** Records to process **
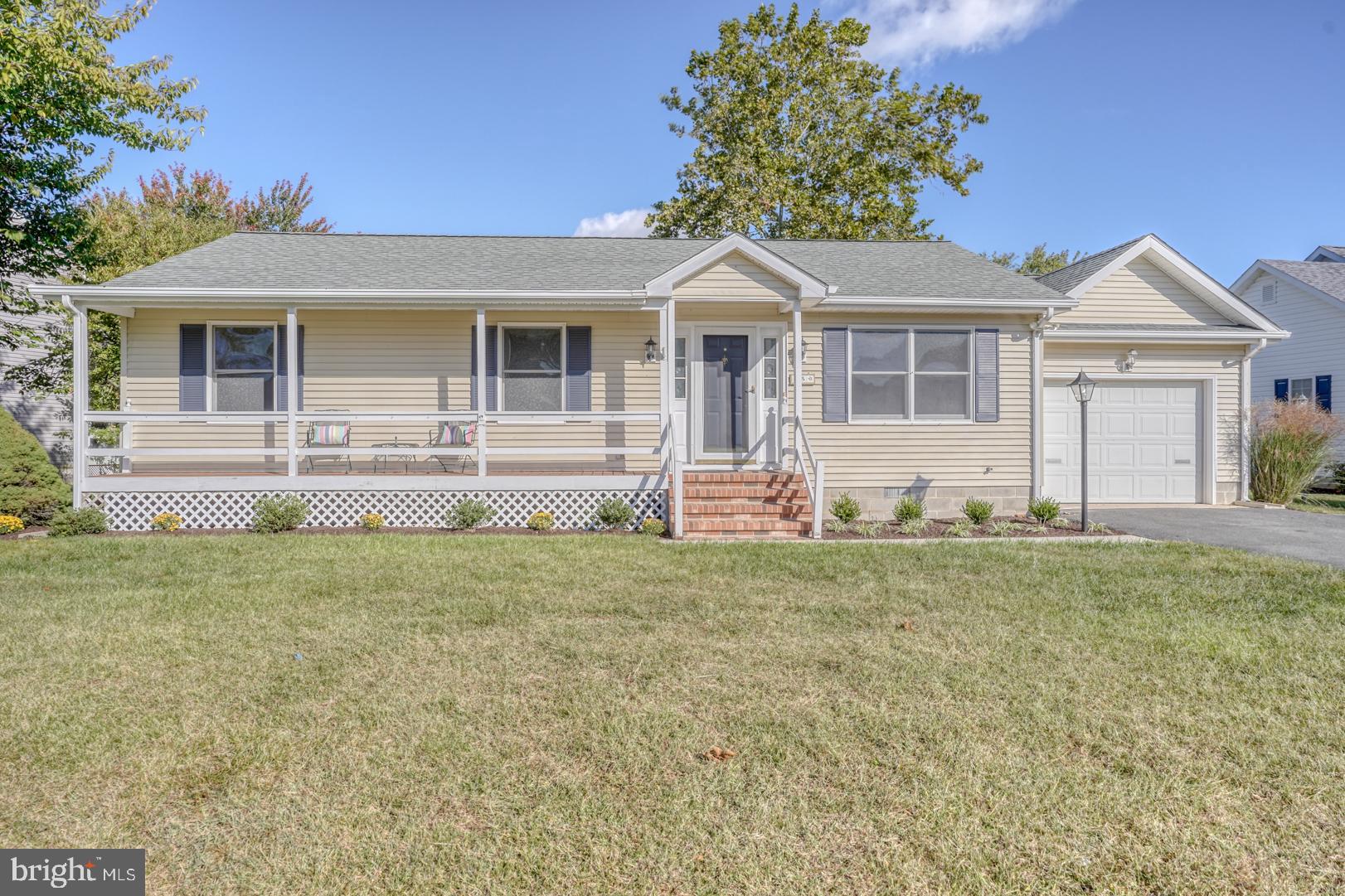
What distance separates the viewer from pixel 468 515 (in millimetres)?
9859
* * *
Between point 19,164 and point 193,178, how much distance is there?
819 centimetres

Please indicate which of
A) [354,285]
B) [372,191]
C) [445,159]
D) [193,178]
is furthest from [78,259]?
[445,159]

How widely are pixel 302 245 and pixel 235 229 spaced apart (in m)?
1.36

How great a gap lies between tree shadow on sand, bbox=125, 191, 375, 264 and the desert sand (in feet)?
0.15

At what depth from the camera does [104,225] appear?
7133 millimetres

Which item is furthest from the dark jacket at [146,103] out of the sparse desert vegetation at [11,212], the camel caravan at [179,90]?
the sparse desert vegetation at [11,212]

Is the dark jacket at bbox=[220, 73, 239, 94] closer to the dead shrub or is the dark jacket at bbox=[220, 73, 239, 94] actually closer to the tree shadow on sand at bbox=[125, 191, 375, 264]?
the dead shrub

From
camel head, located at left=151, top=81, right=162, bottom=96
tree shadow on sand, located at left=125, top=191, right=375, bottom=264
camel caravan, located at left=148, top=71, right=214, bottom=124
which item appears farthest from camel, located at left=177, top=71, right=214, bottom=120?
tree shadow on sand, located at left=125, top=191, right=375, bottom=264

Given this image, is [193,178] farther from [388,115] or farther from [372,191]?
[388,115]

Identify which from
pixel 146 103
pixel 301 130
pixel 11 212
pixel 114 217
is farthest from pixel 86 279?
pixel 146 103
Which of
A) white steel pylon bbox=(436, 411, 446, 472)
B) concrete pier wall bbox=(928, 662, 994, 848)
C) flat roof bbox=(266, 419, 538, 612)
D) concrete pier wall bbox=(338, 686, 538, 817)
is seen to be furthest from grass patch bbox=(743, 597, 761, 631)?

** Instructions for the task **
Copy out, without any change, the stretch of items from the line containing "Identify which from" through the line containing "is seen to be", both of those lines included.

** Correct output **
Identify which from
pixel 146 103
pixel 301 130
pixel 11 212
pixel 114 217
is farthest from pixel 86 279?
pixel 146 103
Which of
A) white steel pylon bbox=(436, 411, 446, 472)
B) concrete pier wall bbox=(928, 662, 994, 848)
C) flat roof bbox=(266, 419, 538, 612)
D) concrete pier wall bbox=(338, 686, 538, 817)
is seen to be furthest from grass patch bbox=(743, 597, 761, 631)?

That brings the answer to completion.